══ SUPPLIED PASSAGE ══
# Sanding Sponge



## cardgunner (Feb 29, 2016)

I love using these 3M Sanding Sponges but WOW they don't hold up, at all. I use them dry. I like the ones with the angle. I have tried the other 3M ones with the fancy design in the grit but they held up worse. What are you all using? Am I doing something wrong? One sponge lasted 9 window frames and 2 door frames, before the edges got ripped up and I was doing more work for the lack of abrasive area.


----------



## Lightningboy65 (Mar 12, 2018)

cardgunner said:


> I love using these 3M Sanding Sponges but WOW they don't hold up, at all. I use them dry. I like the ones with the angle. I have tried the other 3M ones with the fancy design in the grit but they held up worse. What are you all using? Am I doing something wrong? One sponge lasted 9 window frames and 2 door frames, before the edges got ripped up and I was doing more work for the lack of abrasive area.


If you can find Norton, they hold up a little better. I've always found all of their abrasives a little better than any others I've tried. You may have to order online. I don't know if they make an angled one, I've never seen one. I do often prefer the angled sponges as you can get the tip in smaller places. 

One tip that goes a long way is be particularly careful when sanding on corners. The points of corners really tear a pad up. Once the surface layer of the sponge is breached, the pad will deteriorate in a hurry.


----------



## Holland (Feb 18, 2011)

I've been using a variety (of shapes) of foam sanding blocks for 5" velcro disks. 

http://www.amazon.com/Astro-4655-6-Inch-Velcro-Sanding/dp/B009OXJBT0

https://www.amazon.com/3M-05792-Hookit-Round-Black/dp/B000XCYMSQ


Also just picked up a DeWalt cordless (battery) orbital sander. NICE!
https://www.amazon.com/DEWALT-DCW21...lt+cordless+sander&qid=1563199380&s=hi&sr=1-2

I just buy boxes of disks in a variety of grits to have on hand.


----------



## cardgunner (Feb 29, 2016)

Holland said:


> http://www.amazon.com/Astro-4655-6-Inch-Velcro-Sanding/dp/B009OXJBT0
> https://www.amazon.com/3M-05792-Hookit-Round-Black/dp/B000XCYMSQ
> 
> I just buy boxes of disks in a variety of grits to have on hand.


I never seen the hand hookit before. Interesting. Thanks for the suggestion.

For those as me with image challenges the half round above is a foam pad you wrap your hookit sanding paper around. Neat. Thanks.


----------



## PNW Painter (Sep 5, 2013)

Instead of sanding sponges I’ve been using a variety of foam sanding blocks and PSA sandpaper from 3M and Mirka. They tend to hold up better than sanding sponges and I can switch out the sandpaper as needed.
═══
SHORT TASK A.
Return the portion of the sanding sponge thread starting with "For those as" and going on through "(Sep 5, 2013)", with no changes.
══ DATA PROVIDED ══
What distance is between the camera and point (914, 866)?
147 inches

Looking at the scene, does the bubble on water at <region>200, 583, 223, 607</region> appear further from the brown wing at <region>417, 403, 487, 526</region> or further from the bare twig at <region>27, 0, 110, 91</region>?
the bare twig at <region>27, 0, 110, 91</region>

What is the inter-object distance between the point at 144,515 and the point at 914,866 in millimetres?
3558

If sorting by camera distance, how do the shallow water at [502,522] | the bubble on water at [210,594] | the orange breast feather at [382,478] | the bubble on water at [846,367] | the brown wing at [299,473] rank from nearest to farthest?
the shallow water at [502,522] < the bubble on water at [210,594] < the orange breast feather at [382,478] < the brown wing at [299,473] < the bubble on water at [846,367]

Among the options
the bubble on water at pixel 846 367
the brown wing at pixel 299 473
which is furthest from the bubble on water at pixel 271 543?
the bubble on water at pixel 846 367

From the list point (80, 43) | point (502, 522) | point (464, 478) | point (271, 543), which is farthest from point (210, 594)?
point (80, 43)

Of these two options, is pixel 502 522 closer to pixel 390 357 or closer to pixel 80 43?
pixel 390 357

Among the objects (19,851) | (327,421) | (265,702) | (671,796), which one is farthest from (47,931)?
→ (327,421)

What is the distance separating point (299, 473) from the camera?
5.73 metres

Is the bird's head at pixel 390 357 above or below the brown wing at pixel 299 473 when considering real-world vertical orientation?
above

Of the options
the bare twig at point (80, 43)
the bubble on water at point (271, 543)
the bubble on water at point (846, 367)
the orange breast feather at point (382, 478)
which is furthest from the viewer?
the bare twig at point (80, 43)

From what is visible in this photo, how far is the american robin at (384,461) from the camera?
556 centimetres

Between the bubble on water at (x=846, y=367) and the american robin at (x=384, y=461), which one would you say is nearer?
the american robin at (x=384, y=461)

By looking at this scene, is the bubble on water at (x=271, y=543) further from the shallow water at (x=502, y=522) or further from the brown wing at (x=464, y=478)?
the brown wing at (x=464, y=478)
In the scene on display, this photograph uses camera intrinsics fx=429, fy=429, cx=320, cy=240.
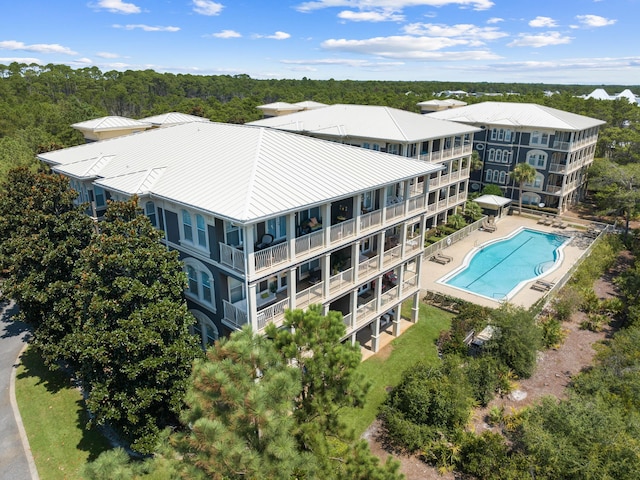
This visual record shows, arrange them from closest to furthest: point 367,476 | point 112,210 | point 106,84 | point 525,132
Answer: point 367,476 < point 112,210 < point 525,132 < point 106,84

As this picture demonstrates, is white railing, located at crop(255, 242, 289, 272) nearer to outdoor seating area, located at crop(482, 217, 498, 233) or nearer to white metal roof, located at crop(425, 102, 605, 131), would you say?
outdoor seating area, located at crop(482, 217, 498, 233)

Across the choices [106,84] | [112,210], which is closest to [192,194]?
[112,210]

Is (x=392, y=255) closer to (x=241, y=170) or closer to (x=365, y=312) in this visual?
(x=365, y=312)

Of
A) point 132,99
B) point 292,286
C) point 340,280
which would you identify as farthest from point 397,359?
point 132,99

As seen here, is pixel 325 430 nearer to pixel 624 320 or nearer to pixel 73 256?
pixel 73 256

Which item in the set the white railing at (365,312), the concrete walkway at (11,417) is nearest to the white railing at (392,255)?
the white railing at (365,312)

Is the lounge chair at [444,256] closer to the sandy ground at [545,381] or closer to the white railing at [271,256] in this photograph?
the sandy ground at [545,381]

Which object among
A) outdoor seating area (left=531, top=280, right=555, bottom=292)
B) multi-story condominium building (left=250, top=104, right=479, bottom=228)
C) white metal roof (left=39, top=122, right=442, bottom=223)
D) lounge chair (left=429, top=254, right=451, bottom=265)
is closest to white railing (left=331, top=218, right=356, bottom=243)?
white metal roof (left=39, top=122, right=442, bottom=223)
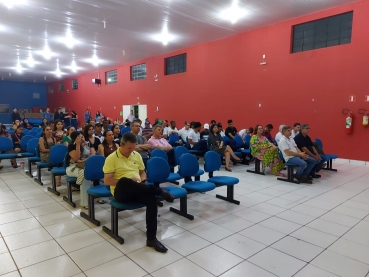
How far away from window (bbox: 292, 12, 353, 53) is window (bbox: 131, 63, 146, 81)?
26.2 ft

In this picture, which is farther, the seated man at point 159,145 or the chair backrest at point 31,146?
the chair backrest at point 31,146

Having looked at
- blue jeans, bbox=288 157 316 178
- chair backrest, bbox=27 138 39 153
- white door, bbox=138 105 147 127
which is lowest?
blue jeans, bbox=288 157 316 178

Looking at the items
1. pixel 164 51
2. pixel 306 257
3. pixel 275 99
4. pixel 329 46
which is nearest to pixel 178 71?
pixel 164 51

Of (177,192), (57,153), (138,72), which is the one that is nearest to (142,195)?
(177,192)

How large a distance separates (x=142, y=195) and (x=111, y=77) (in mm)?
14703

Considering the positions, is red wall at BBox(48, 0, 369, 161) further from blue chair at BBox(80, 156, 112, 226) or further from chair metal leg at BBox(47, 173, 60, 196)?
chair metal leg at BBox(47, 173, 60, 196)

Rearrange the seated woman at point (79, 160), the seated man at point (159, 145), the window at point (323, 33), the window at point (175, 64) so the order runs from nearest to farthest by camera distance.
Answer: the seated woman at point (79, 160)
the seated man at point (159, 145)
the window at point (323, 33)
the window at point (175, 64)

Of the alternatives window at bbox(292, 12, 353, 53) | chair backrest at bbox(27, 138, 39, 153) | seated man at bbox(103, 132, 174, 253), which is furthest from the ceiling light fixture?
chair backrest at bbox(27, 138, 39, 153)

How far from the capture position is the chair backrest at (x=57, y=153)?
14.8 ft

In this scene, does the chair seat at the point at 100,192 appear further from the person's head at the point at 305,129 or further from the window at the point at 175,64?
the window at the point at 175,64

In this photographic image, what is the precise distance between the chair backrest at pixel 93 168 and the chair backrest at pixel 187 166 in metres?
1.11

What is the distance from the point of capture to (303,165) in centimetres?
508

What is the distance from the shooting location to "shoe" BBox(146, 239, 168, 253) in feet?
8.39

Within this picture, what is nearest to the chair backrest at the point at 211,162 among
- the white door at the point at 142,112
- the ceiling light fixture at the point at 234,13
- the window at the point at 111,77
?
═══
SHORT TASK B.
Retype the records from their very start through the line containing "the shallow water at [502,522] <", including both ends and nothing else.

COMPLETE ANSWER A.
For those as me with image challenges the half round above is a foam pad you wrap your hookit sanding paper around. Neat. Thanks.


----------



## PNW Painter (Sep 5, 2013)

COMPLETE ANSWER B.
What distance is between the camera and point (914, 866)?
147 inches

Looking at the scene, does the bubble on water at <region>200, 583, 223, 607</region> appear further from the brown wing at <region>417, 403, 487, 526</region> or further from the bare twig at <region>27, 0, 110, 91</region>?
the bare twig at <region>27, 0, 110, 91</region>

What is the inter-object distance between the point at 144,515 and the point at 914,866 in millimetres?
3558

If sorting by camera distance, how do the shallow water at [502,522] | the bubble on water at [210,594] | the orange breast feather at [382,478] | the bubble on water at [846,367] | the brown wing at [299,473] rank from nearest to farthest?
the shallow water at [502,522] < the bubble on water at [210,594] < the orange breast feather at [382,478] < the brown wing at [299,473] < the bubble on water at [846,367]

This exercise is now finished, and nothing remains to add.